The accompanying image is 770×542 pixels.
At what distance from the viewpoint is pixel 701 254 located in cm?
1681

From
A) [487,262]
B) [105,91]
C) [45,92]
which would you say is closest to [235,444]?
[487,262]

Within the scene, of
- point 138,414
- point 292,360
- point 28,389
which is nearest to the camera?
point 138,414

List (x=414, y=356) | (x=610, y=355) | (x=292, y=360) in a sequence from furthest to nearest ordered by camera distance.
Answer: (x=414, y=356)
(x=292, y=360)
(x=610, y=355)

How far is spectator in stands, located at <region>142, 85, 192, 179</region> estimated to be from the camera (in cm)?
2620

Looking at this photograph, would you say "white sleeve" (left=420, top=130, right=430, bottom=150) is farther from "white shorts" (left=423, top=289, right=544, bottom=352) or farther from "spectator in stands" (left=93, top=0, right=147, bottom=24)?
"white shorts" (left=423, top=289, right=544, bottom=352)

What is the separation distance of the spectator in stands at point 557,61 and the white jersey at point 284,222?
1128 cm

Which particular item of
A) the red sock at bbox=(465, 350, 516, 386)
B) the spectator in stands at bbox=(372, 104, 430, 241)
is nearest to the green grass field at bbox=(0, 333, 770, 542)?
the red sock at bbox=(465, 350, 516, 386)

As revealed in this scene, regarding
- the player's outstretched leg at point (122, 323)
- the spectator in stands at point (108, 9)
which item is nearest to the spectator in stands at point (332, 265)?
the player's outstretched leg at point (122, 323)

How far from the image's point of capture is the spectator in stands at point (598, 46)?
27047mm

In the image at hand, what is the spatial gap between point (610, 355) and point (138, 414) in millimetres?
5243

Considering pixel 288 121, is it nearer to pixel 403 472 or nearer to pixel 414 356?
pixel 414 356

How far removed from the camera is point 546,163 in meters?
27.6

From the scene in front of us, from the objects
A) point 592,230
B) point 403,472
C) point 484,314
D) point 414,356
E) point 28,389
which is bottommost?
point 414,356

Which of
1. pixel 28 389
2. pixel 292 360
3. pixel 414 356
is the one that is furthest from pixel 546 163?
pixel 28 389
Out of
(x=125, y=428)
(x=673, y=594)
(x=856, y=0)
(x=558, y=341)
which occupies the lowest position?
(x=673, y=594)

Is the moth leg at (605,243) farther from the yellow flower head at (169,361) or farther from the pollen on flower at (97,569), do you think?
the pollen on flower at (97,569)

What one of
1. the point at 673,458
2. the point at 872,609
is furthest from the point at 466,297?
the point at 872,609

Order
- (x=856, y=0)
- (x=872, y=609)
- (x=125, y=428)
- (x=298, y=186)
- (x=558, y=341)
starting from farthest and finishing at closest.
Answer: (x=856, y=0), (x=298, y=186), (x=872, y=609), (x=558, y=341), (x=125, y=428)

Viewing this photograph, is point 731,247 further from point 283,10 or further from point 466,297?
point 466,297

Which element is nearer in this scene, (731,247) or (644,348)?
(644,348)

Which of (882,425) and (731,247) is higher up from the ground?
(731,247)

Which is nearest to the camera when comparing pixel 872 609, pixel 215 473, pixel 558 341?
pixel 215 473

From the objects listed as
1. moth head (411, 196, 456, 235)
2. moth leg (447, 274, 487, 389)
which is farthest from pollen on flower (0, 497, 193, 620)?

┄┄┄┄┄┄┄┄┄┄

Reproduce the entries verbatim, from the line containing "What is the separation" through the line containing "y=341), (x=125, y=428)", including both of those lines.

What is the separation distance of the spectator in stands at point 557,61 and the white jersey at point 284,222?
1128 cm

Which particular item of
A) the red sock at bbox=(465, 350, 516, 386)
B) the spectator in stands at bbox=(372, 104, 430, 241)
is nearest to the green grass field at bbox=(0, 333, 770, 542)?
the red sock at bbox=(465, 350, 516, 386)

As revealed in this scene, regarding
- the player's outstretched leg at point (122, 323)
- the spectator in stands at point (108, 9)
which item is nearest to the spectator in stands at point (332, 265)?
the player's outstretched leg at point (122, 323)

How far from the image's point of capture is the spectator in stands at point (598, 46)?
27047mm

In the image at hand, what is the spatial gap between point (610, 355) and point (138, 414) in millimetres?
5243

Considering pixel 288 121, is it nearer to pixel 403 472 or nearer to pixel 414 356?
pixel 414 356

How far removed from the camera is point 546,163 in meters?
27.6

From the scene in front of us, from the objects
A) point 592,230
B) point 403,472
C) point 484,314
D) point 414,356
E) point 28,389
which is bottommost?
point 414,356

Which of
1. pixel 28 389
2. pixel 292 360
3. pixel 414 356
is the one that is furthest from pixel 546 163?
pixel 28 389
Out of
(x=125, y=428)
(x=673, y=594)
(x=856, y=0)
(x=558, y=341)
which occupies the lowest position?
(x=673, y=594)

Is the moth leg at (605,243) farther from the yellow flower head at (169,361) or farther from the pollen on flower at (97,569), do you think?
the pollen on flower at (97,569)

What one of
1. the point at 673,458
2. the point at 872,609
is furthest from the point at 466,297?
the point at 872,609

Order
- (x=856, y=0)
- (x=872, y=609)
- (x=125, y=428)
- (x=298, y=186)
- (x=558, y=341)
starting from farthest and finishing at closest.
Answer: (x=856, y=0), (x=298, y=186), (x=872, y=609), (x=558, y=341), (x=125, y=428)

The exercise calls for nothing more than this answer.